McCain and the brush with fame

Texas’ legal community was well represented last night as U.S. Sen. John McCain of Arizona clinched the Republican nomination for president and announced it from a Texas venue. The victory party at the Fairmont Hotel in Downtown Dallas was a typically Texan affair, with Texas Rangers standing by in their Stetsons, country music playing over the loud speakers, and chips and guacamole among the goodies provided. An attorney from Atlanta noted that nowhere but Texas could they get away with flying the state flag higher than the U.S. flag as they did on the backdrop of the stage.

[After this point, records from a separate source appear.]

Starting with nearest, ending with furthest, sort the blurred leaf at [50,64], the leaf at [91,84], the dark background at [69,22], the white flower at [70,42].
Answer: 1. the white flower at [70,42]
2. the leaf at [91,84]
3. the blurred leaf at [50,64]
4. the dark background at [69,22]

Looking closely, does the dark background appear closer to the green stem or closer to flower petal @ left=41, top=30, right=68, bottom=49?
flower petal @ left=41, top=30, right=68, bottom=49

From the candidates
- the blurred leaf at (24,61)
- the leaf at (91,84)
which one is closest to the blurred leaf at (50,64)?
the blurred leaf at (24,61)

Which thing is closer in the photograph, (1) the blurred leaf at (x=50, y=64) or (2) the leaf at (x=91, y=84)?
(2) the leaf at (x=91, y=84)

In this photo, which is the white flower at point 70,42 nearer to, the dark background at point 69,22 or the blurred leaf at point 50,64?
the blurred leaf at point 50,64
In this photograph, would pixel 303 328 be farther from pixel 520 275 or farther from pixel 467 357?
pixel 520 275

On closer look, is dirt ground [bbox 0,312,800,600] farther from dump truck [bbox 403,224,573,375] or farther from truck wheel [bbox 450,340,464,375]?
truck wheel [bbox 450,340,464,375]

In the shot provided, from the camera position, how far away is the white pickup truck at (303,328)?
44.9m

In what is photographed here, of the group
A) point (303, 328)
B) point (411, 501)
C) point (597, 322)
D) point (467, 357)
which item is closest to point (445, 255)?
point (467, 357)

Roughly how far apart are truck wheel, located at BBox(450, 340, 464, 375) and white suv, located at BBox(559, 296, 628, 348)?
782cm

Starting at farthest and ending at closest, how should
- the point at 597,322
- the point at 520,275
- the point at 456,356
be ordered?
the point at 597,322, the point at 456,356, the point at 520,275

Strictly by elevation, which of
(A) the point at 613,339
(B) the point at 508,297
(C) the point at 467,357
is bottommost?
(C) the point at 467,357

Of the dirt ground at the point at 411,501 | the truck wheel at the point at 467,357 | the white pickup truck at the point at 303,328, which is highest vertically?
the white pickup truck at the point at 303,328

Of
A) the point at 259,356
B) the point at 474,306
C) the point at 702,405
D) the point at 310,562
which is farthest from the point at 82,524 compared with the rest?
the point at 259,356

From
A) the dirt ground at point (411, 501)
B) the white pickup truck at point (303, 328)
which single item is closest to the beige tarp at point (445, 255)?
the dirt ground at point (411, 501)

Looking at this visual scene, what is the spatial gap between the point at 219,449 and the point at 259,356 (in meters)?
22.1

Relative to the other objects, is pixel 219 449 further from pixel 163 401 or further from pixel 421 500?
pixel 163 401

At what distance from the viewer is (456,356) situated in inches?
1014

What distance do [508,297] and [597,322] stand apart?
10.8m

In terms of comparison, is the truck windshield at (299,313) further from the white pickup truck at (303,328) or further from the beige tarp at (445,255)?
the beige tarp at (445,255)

Texas attorneys attending included: Joe Fox, chief labor and employment lawyer for Dallas-based Celanese Corp.; Paul Theiss and Andrew Wirmani, associates with Jones Day who are volunteers with the McCain campaign; and David Ritter of Kane Russell Coleman & Logan, also a volunteer. “I like the fact that McCain is honest, willing to compromise when necessary, and that he’s got a lot of good ideas to move the country forward,” said Ritter, who added that he displays a McCain campaign sign in his yard. Wirmani said he and Theiss made some of the signs around the room, all with a patriotic theme — “Duty Honor Country,” “An American Hero” — “to highlight the contrast between McCain and the Democratic candidates, neither of whom have served in the military like McCain has.” Piers Morgan, a judge from the TV reality show “America’s Got Talent” and a contestant on “The Celebrity Apprentice,” was a guest at the Fairmont. Morgan, in Dallas holding auditions for the next season of the talent show, wandered up to the ballroom to see what the commotion was. Morgan, a former newspaperman who studied journalism at Harlow College in Essex, England, and worked at several British dailies in his “former life,” chatted amiably about covering the news, American politics and the McCain event.